It’s my 500th post! Let’s talk about death…

“Why are these big rocks covering them?” he asked me, as though someone had put the gravestone there to hold my grandparents under the earth.

“They help you and I to find the place where their bodies are buried,” I told him.

“Where are they? Have they turned to dust yet? Why can’t I see them?”

My last grandmother died a year before Declan was born. My grandfather five years before that. He knows them from pictures and stories.

“They’re buried six feet below here. Inside of a casket – a big wooden box with… pillows.”

“But why can’t I see them?”

“Most people don’t like to be remembered the way they look when they’re dead and turning into dust — they want to be remembered the way they looked when they were alive, like they look in the pictures we have.”

When I went to a parent education session about sex, death and lying in early spring of this year, the teachers warned me that age 4 is when these issues come calling.
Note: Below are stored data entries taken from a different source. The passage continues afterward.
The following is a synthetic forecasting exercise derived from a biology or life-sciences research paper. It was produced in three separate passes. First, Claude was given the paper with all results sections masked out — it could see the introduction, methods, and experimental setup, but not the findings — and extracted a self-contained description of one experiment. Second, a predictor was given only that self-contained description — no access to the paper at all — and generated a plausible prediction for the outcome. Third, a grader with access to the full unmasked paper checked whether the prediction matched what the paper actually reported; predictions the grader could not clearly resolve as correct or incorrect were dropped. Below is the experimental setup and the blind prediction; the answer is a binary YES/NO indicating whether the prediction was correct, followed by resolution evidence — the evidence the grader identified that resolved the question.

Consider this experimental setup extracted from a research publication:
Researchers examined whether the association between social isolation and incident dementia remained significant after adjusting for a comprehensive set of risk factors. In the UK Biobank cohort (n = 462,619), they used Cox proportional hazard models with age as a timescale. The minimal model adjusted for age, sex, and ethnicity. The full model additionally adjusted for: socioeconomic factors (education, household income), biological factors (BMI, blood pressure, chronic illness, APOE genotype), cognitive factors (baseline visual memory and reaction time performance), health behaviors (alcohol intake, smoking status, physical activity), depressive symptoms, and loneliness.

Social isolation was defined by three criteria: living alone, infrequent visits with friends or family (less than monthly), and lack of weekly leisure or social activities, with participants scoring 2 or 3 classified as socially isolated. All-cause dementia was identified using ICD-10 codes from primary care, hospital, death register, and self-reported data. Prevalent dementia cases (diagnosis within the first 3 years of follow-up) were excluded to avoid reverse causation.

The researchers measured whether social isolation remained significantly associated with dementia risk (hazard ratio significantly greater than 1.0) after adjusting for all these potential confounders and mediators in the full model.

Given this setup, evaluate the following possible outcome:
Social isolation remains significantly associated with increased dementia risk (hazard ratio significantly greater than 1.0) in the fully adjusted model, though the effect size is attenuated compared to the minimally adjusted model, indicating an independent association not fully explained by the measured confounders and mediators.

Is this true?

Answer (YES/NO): YES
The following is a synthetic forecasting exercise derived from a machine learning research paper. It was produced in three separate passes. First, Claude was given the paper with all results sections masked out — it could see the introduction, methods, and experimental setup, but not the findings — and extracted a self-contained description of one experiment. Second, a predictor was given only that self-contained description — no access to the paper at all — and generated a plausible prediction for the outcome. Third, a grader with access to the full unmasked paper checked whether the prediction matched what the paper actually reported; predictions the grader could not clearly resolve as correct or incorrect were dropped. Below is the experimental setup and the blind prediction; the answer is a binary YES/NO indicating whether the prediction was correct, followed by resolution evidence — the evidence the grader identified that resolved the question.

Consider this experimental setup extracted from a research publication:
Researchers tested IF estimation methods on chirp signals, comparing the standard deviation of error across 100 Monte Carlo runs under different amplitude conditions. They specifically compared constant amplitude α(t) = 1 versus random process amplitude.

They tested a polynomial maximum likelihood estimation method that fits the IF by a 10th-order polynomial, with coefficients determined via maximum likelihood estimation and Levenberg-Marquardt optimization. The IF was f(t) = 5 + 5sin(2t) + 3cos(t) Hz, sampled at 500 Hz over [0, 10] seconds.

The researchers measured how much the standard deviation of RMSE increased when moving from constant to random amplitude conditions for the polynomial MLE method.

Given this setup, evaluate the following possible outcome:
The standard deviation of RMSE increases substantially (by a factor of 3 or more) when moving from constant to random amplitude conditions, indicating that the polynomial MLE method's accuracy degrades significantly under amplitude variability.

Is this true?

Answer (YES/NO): YES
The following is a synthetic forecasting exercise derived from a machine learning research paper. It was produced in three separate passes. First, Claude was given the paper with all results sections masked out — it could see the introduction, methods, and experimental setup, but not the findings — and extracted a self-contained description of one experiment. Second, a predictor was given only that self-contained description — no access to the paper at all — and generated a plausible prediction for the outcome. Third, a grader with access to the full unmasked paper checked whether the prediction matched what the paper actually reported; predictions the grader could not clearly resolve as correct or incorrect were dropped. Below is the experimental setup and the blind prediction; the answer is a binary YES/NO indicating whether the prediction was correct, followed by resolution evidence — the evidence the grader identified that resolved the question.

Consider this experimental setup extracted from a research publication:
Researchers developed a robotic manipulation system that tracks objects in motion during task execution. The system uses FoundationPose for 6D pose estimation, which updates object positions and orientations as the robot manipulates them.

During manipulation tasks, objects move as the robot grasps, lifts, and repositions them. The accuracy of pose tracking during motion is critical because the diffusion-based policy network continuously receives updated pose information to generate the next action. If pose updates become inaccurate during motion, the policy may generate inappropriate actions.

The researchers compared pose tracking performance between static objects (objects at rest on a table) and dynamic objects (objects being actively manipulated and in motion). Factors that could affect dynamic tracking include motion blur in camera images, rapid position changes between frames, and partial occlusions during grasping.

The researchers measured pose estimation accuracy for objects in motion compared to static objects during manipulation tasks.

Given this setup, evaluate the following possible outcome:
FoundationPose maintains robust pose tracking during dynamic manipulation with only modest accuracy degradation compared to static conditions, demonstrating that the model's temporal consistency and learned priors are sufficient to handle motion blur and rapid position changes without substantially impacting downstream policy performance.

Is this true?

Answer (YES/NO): NO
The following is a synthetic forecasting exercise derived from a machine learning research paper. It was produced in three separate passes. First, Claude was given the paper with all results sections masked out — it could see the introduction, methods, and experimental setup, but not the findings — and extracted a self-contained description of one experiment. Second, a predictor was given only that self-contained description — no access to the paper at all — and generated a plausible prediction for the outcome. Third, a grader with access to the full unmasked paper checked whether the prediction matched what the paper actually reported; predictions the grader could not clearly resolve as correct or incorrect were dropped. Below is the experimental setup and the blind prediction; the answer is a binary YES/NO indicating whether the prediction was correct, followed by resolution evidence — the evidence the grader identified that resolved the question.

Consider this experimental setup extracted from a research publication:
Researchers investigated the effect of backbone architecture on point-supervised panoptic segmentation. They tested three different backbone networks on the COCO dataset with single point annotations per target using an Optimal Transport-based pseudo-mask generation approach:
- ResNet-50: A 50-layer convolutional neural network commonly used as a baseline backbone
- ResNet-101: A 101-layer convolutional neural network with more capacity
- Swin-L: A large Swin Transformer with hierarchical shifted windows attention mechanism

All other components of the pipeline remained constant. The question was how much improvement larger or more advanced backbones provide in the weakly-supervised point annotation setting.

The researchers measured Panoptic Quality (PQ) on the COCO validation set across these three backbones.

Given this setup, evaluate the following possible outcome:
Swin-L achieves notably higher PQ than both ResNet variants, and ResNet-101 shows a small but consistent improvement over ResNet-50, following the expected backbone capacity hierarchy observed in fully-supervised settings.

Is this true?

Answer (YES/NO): YES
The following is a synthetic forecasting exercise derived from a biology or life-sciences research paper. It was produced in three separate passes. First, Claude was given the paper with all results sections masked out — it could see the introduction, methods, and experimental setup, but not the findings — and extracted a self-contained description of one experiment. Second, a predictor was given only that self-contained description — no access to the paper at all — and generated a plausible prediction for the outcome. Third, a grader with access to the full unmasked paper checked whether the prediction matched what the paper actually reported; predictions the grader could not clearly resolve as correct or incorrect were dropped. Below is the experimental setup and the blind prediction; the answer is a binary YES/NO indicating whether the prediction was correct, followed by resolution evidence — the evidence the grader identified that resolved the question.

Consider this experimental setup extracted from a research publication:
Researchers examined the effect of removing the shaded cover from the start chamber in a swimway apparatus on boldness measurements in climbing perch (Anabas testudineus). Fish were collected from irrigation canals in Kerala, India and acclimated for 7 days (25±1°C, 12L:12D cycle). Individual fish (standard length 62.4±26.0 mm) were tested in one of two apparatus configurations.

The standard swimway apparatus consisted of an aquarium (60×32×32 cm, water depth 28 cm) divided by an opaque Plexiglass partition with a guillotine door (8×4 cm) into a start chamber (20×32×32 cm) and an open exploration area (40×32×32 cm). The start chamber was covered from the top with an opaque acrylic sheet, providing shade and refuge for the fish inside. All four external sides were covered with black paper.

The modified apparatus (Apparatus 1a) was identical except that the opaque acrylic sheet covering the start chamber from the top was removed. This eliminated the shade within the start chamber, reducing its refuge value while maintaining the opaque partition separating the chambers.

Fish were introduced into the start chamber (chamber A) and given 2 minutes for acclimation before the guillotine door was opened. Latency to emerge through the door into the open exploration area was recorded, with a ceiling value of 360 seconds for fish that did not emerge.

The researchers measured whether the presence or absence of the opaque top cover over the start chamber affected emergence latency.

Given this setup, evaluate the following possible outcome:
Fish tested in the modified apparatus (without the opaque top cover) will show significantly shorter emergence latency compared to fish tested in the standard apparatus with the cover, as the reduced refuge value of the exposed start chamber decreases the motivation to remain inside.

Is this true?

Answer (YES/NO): YES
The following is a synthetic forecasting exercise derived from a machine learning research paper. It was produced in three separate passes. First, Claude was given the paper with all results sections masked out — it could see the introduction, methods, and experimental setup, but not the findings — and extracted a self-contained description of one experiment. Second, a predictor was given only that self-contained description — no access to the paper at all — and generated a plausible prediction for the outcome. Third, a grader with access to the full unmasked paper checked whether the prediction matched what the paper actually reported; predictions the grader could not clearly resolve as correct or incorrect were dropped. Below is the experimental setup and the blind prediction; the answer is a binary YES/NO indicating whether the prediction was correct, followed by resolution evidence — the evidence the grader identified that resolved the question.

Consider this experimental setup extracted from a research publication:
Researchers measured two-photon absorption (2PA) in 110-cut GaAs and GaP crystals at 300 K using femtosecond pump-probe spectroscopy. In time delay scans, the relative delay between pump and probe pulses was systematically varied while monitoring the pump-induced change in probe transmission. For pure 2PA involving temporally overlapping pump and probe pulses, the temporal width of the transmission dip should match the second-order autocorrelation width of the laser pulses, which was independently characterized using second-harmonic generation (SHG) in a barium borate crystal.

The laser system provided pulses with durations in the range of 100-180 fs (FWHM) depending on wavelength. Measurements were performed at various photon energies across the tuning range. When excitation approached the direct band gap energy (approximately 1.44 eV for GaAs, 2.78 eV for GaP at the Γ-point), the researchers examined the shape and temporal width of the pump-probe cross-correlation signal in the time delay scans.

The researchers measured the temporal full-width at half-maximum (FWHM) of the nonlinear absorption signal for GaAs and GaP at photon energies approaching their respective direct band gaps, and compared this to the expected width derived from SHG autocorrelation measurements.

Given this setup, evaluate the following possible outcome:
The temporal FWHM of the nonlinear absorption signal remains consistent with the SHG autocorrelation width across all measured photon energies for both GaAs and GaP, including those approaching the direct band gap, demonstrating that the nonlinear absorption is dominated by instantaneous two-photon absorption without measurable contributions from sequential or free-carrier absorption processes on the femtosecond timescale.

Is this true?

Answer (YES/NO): NO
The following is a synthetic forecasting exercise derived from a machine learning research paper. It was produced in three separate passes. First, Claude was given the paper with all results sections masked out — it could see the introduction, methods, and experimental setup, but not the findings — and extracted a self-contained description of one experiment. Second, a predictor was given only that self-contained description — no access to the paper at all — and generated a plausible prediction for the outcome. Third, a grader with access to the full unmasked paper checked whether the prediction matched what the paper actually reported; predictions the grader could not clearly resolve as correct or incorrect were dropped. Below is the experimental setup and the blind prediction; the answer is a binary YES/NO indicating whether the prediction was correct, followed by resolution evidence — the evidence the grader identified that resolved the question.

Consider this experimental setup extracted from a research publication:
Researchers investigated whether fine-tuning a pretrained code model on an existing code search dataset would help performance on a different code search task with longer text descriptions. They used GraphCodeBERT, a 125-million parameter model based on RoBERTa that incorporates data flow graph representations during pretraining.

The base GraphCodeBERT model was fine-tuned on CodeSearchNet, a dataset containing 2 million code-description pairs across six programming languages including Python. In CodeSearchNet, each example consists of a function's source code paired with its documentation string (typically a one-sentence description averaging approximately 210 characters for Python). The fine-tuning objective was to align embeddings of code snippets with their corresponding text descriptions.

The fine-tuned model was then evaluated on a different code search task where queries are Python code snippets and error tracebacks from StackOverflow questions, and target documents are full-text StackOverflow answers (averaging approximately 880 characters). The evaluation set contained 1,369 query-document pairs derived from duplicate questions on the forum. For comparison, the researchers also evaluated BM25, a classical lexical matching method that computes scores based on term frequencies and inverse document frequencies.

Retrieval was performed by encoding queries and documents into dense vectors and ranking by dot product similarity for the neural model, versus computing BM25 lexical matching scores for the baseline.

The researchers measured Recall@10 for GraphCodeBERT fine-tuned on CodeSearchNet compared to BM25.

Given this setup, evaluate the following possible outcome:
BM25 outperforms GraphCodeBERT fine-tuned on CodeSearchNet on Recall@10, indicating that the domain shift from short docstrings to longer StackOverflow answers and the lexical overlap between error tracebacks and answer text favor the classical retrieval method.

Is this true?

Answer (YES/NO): YES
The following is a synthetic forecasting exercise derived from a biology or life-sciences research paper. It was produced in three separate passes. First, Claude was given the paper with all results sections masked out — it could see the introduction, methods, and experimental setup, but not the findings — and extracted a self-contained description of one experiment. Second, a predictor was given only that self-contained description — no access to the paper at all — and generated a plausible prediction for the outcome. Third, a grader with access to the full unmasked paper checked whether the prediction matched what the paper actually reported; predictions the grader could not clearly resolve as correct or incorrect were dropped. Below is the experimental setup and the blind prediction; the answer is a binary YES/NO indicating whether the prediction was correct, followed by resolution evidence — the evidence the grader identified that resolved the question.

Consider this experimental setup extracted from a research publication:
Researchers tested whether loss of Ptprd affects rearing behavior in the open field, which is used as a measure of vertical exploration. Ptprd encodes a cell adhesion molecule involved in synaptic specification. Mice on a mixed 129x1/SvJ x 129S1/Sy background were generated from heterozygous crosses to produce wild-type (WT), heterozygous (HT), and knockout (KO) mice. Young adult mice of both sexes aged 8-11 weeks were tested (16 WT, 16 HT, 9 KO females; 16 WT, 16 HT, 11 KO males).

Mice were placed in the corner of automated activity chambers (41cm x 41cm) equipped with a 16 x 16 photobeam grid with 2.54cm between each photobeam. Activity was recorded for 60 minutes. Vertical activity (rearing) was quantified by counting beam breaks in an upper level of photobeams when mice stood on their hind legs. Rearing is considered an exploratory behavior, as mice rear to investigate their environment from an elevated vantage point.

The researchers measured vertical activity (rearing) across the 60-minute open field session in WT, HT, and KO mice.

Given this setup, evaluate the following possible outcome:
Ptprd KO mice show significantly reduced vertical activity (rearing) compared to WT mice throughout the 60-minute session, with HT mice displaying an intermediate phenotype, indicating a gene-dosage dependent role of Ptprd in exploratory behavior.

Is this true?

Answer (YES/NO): NO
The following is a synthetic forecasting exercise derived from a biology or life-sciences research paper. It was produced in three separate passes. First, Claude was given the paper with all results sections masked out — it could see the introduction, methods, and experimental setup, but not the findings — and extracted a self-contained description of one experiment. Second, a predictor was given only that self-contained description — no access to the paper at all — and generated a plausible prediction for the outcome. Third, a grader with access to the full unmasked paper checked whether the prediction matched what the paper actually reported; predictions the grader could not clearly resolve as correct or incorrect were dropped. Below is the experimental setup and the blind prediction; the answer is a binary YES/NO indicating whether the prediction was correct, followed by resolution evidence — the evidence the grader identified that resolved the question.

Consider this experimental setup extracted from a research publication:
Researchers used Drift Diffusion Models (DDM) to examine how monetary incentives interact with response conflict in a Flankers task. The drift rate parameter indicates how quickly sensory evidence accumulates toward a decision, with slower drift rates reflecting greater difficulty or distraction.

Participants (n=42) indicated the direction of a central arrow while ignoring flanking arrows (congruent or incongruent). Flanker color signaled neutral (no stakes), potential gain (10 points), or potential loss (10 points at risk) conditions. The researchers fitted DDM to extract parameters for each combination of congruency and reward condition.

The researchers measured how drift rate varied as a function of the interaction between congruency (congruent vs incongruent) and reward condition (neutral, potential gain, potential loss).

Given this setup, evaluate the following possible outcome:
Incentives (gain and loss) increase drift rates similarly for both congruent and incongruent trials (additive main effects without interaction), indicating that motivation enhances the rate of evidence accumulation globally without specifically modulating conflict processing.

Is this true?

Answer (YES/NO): NO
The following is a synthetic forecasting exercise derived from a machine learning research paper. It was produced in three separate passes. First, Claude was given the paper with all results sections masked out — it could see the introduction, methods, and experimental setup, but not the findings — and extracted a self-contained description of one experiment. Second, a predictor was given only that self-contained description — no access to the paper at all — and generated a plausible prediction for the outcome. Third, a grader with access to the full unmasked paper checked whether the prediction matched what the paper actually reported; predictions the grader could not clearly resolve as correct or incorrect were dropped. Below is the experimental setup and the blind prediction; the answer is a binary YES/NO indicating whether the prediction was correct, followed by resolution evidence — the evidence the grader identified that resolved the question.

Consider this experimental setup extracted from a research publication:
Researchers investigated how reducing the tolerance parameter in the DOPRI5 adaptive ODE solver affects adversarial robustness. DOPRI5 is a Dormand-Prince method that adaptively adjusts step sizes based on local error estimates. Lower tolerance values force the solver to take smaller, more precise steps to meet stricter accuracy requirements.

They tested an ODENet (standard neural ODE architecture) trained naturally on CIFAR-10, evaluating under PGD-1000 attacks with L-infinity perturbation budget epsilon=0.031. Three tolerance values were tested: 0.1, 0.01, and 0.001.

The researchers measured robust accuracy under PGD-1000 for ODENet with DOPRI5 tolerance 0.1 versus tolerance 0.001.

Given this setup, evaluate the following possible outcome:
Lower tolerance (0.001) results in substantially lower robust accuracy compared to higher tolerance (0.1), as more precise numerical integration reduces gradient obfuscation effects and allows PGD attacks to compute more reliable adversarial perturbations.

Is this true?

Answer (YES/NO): YES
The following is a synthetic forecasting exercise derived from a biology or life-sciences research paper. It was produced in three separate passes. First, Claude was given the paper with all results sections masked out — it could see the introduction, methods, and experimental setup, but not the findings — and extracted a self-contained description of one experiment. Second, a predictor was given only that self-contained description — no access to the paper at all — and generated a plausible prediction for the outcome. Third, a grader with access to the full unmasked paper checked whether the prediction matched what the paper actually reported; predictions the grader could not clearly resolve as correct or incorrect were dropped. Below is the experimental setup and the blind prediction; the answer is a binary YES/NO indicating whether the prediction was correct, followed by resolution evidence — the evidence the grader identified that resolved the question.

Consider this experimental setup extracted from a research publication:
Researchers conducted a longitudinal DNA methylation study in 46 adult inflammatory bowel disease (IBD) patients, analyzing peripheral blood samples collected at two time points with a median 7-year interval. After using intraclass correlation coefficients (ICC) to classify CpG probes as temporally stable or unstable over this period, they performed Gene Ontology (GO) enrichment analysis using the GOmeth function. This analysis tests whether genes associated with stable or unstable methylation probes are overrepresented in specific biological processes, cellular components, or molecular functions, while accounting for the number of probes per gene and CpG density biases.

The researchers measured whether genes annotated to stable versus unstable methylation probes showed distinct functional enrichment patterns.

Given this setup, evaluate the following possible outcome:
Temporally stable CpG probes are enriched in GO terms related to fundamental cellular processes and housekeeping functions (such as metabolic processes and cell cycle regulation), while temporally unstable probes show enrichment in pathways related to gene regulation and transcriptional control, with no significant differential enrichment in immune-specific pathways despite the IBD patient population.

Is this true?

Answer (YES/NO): NO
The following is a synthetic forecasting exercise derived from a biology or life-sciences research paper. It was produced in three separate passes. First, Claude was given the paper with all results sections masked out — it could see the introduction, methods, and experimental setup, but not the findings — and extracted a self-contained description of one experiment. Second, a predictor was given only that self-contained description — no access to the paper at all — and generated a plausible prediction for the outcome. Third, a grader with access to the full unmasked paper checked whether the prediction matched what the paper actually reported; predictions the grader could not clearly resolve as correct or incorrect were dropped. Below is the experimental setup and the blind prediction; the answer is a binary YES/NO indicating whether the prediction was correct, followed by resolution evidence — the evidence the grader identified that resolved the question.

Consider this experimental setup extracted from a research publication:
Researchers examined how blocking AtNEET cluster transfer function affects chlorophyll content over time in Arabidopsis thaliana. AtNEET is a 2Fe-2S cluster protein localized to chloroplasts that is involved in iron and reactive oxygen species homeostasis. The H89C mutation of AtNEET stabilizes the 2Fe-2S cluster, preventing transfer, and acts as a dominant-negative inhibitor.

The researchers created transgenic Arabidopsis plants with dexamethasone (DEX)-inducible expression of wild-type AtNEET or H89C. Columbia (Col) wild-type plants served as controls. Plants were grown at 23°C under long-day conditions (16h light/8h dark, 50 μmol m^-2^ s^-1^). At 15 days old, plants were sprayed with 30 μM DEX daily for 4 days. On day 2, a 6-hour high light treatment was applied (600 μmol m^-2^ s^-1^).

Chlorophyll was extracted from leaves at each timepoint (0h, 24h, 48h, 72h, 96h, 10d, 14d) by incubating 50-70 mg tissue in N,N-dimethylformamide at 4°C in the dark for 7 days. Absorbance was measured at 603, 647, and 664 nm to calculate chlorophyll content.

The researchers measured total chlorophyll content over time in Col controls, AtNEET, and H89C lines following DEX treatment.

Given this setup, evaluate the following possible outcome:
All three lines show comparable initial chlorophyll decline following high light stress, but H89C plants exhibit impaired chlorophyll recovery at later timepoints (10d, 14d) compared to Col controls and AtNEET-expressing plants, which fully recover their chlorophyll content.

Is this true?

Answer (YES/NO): NO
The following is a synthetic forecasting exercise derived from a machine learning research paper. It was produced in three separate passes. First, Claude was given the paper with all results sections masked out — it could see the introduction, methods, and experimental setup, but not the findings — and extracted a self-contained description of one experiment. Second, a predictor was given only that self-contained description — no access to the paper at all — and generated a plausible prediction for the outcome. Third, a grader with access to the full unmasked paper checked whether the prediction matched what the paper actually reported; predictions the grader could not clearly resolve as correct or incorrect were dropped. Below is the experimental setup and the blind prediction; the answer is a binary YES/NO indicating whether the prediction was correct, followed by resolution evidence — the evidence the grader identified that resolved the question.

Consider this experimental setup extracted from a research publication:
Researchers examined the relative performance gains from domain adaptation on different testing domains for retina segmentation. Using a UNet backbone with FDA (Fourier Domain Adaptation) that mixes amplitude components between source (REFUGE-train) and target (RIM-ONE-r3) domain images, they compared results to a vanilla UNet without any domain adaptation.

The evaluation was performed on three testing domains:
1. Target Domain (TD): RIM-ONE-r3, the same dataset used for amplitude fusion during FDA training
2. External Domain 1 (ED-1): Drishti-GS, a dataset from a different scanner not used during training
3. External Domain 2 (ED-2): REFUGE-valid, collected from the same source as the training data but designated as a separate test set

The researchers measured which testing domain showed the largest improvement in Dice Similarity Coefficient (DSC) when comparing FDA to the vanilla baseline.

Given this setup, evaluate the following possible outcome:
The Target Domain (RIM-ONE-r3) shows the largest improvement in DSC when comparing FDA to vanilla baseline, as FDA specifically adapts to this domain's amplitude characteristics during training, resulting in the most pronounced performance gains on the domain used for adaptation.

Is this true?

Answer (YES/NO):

Don’t offer him a bunch of information about it, they suggested. But when the questions come, be honest and answer them. If you make stuff up because you don’t want to worry or upset them, they’ll eventually find out. Better to be with them through the hard feelings instead of thinking we need to protect them from them. Better to be compassionate and someone they can trust.

It took Dec all of a month after turning four before the questions began this summer. We had big tears before bedtime for two weeks in a row when the thought of my ill stepfather (Dec calls him grandfafa), dying left him breathless. And the questions… Does it hurt when you die? When will grandfafa die? Will I have to die when grandfafa dies?

For weeks, it continued to emerge at all hours. We’d be talking about kids at play camp in the car, then I’d hear his throat suddenly start to tighten and he’d ask me “why does everything have to die? I don’t want anyone to die, I don’t want things to change.”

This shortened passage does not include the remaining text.